Learn more
- Jun 26, 2008
Combining Closed and Open Data Classification Mechanisms in an Extended Thesaurus
In the next session, Rolf Sint gave us insights into his approach to the combination of closed and open data classification mechanisms, which is informed by his findings in his master’s thesis. The probably most widely used retrieval method for digital content is full-text search; Google and Yahoo’s indexing methods, for instance, rely on full-text search. To be able to use this method, words must be contained within the content, leading to obvious problems with synonyms, ambiguities or the different lexical inventory of different languages. Advantages are that full-text search is easy to use, and that no maintenance is required as this responsibility rests with the content providers.

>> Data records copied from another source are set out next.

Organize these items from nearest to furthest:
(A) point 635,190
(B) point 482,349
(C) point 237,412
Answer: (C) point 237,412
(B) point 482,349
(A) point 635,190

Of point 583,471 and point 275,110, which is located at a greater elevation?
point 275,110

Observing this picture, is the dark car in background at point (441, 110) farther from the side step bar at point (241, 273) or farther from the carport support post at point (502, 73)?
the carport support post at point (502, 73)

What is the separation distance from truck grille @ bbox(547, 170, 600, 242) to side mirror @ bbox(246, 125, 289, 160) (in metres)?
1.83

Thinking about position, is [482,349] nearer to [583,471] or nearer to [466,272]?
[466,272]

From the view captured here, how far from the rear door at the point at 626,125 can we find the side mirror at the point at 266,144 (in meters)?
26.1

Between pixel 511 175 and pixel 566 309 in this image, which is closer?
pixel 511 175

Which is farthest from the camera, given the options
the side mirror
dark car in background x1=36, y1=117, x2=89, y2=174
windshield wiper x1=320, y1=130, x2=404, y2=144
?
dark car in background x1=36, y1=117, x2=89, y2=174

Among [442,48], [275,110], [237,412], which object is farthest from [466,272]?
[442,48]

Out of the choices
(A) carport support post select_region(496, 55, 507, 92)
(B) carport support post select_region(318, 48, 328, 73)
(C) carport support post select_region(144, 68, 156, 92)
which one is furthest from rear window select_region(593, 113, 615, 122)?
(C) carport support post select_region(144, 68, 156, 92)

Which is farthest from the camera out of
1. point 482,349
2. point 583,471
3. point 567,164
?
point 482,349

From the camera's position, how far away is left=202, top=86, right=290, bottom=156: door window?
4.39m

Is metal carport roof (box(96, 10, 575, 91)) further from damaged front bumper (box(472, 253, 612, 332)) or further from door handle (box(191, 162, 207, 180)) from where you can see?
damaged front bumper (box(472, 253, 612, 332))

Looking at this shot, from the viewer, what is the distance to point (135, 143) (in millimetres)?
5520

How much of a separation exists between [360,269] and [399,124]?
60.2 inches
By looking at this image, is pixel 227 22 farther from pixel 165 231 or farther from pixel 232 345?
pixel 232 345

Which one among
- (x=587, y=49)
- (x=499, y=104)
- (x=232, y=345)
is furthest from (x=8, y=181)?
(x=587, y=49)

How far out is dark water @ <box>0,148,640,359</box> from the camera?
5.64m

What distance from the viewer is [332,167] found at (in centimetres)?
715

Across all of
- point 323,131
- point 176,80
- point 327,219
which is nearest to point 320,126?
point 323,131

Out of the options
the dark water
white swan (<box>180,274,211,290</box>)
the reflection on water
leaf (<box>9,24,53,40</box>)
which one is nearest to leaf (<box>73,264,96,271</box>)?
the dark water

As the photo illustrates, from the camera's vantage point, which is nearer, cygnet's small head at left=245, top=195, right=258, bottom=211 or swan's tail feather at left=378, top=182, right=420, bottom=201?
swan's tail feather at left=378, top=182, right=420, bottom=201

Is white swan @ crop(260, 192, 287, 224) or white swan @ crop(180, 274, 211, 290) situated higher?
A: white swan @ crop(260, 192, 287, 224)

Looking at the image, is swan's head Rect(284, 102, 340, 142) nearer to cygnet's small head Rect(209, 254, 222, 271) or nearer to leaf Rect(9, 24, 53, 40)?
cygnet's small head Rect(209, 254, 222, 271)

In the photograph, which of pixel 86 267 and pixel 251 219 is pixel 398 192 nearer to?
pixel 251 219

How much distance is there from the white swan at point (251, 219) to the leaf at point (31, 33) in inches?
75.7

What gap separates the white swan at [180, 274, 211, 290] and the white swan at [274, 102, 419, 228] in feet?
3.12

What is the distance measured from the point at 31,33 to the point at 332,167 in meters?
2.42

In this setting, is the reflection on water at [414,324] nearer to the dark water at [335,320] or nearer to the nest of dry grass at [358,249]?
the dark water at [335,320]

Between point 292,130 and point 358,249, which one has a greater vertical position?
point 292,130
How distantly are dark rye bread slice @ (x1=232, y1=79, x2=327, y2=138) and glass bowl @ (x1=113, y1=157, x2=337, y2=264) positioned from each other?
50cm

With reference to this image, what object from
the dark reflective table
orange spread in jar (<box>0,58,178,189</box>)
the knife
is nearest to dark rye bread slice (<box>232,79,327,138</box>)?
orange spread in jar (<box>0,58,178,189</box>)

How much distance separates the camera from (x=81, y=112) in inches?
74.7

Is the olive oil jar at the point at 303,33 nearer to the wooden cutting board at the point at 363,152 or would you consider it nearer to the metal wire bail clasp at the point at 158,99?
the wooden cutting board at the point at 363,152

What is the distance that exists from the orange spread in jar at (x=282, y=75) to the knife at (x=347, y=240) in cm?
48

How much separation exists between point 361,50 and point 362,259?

On the other end of the spectrum, within open data classification mechanisms, we have social tagging. Tagging (in general) means that a user asigns labels to content items. The advantage here is that content is immediately classified; as such, tagging is an easy way to provide metadata for content, in particular as the user does not to have think about (arbitrary, system-dictated) structures. However, this leads to problems if singulars and plurals are used simultaneously, if synonyms are used, spelling mistakes occur etc etc. With tags, the exact same spelling has to be used if items are to be assigned to the same group. But if done collectively (and that is what social tagging is about), the wisdom of crowds can improve the signal to noise ratio significantly – see the miracle of the tag cloud.
What Rolf proposed in his thesis was to combine the two approaches. In his design, he used an extended thesaurus as an instrument to achieve vocabulary control – we’re looking at an extended thesaurus here, because it’s not simply built around a taxonomy, but expanded by tags that were assigned by users and integrated using a vocabulary management tool.
This extended thesaurus can be applied in multiple ways. During a tag event, for instance, the user can be assisted by questions like “Did you mean…” if a term is ambiguous:
Search can be improved, too: If a user makes a search query, related terms can be suggested, drawing on the thesaurus. E.g., the term ‘jaguar’ would call up similar terms, allowing the user to specify the query and clarify that he (or she) is looking for a predatory animal (i.e. not the car).
In the long term, using an extended thesaurus as a light-weight ontology can reduce the amount of work needed to maintain a vocabulary. What’s special in Rolf’s proposal is that the controlled vocabulary also contains the terminology of the community. The user is thus able to navigate within the communal information space and, as a result, problems with homonyms, synonyms and different languages would be reduced.
A paper in which Rolf and two of his colleagues explain this approach in more detail is currently being prepared for publication: Güntner, G., Sint, R., Westenthaler, R. (2008): “Ein Ansatz zur Unterstützung traditioneller Klassifikation durch Social Tagging”. Tagungsband des ExpertInnenworkshops “Social Tagging in der Wissensorganisation – Perspektiven und Potenziale”, 2008 (im Druck). Further details about the publication can be obtained from Rolf.